When global warming hits, the people who benefited from ignoring it will be best off. When quantum computers hit, the people benefiting the most right now will be the worst off as all their communications from this era are decrypted.

SJC_Hacker
0 replies
6d13h

The slow poison is alot less alarming than the sharp knive.

givemeethekeys
5 replies
6d17h

If the research is true, will it make it possible for someone to easily steal my bitcoin?

peddling-brink
1 replies
6d17h

Only if you give them the keys.

harryp_peng
0 replies
6d14h

dude are you nuts the whole point of all that was to steal you without the key

tptacek
0 replies
6d16h

Yes, if they have a sufficiently powerful quantum computer.

mensetmanusman
0 replies
6d6h

Sim swaps are easier

fsmv
0 replies
6d13h

This research has no impact on Bitcoin, it was already broken post quantum by Shor's algorithm. They will simply change the signature algorithm when quantum computers become available so it should be fine.

enthdegree
2 replies
6d19h

The Wikipedia link on "lattice" points to the wrong article. "Lattice-based cryptography" usually means group-sense lattices, not order-sense lattices. Lattice groups are even directly involved in the rest of the article.

matthewdgreen
0 replies
6d18h

Thanks, it's fixed.

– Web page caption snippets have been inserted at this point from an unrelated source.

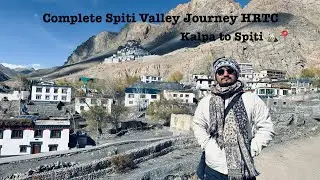 Spiti Valley : Raw, Real, Peaceful & Spiritual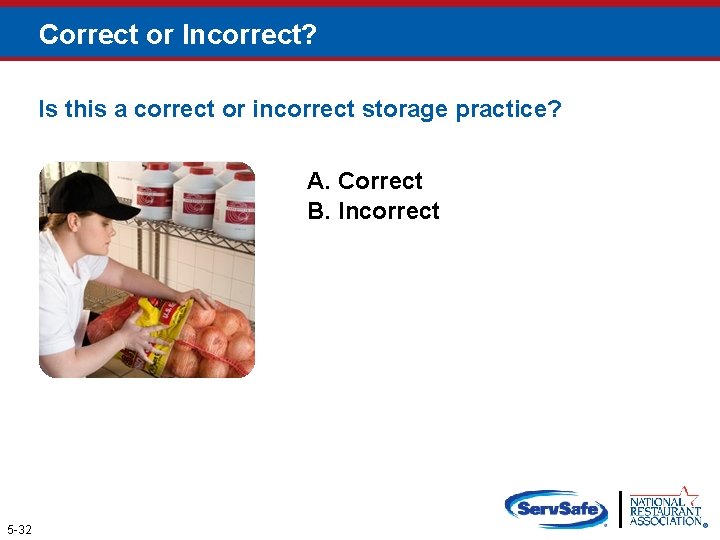 Correct or Incorrect? Is this a correct or incorrect storage practice? A. Correct B.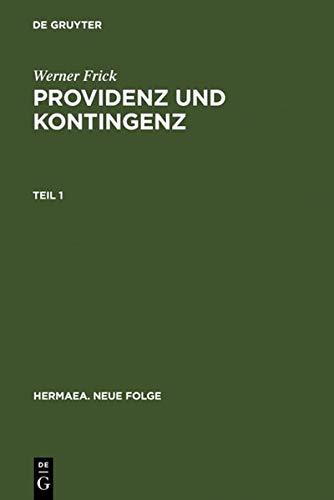 Providenz und Kontingenz: Untersuchungen zur Schicksalssemantik im deutschen und europäischen Roman des 17. und 18. Jahrhunderts (Hermaea. Neue Folge, Band 55)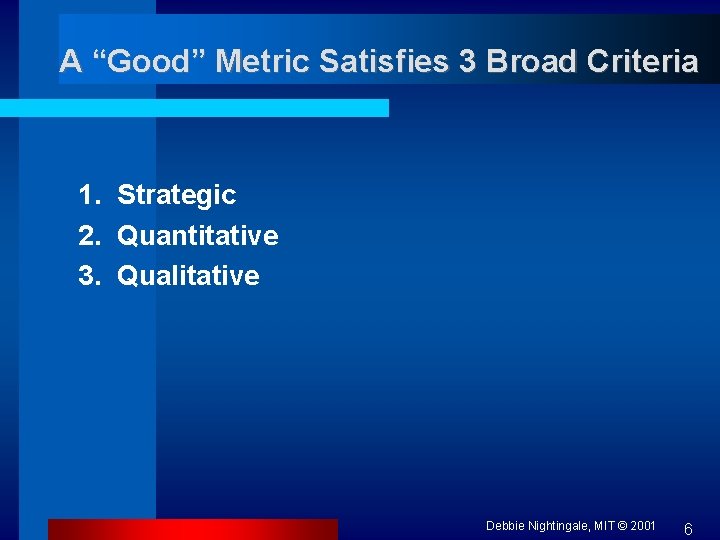 A “Good” Metric Satisfies 3 Broad Criteria 1. Strategic 2. Quantitative 3. Qualitative Debbie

That's what I get for quickly adding links.

Upvoter33
0 replies
6d18h

fix it! (please)

mvkel
1 replies
6d12h

Quantum Luddite here.

So much of quantum computing is theory, and so much of current crypto is applied.

Is it realistic to think the first applied quantum computers could quickly get us to a P=NP solution, rendering all crypto effectively irrelevant?

foota
0 replies
6d12h

Quantum computers are only tangentially related to P=NP, in that some problems in NP may have solutions that are polynomial time on quantum computers, but this says nothing about the rest of them. This class of problems is know as BQP. Is is possible, but unknown, that all problems in NP may belong to BQP, which would imply that a sufficiently large quantum computer could solve all problems in NP in polynomial time, but even then it would be possible that P does not equal NP, since P and NP are about classical computers.

jonahx
0 replies
6d20h

I appreciate short, accessible writeups on subjects like these.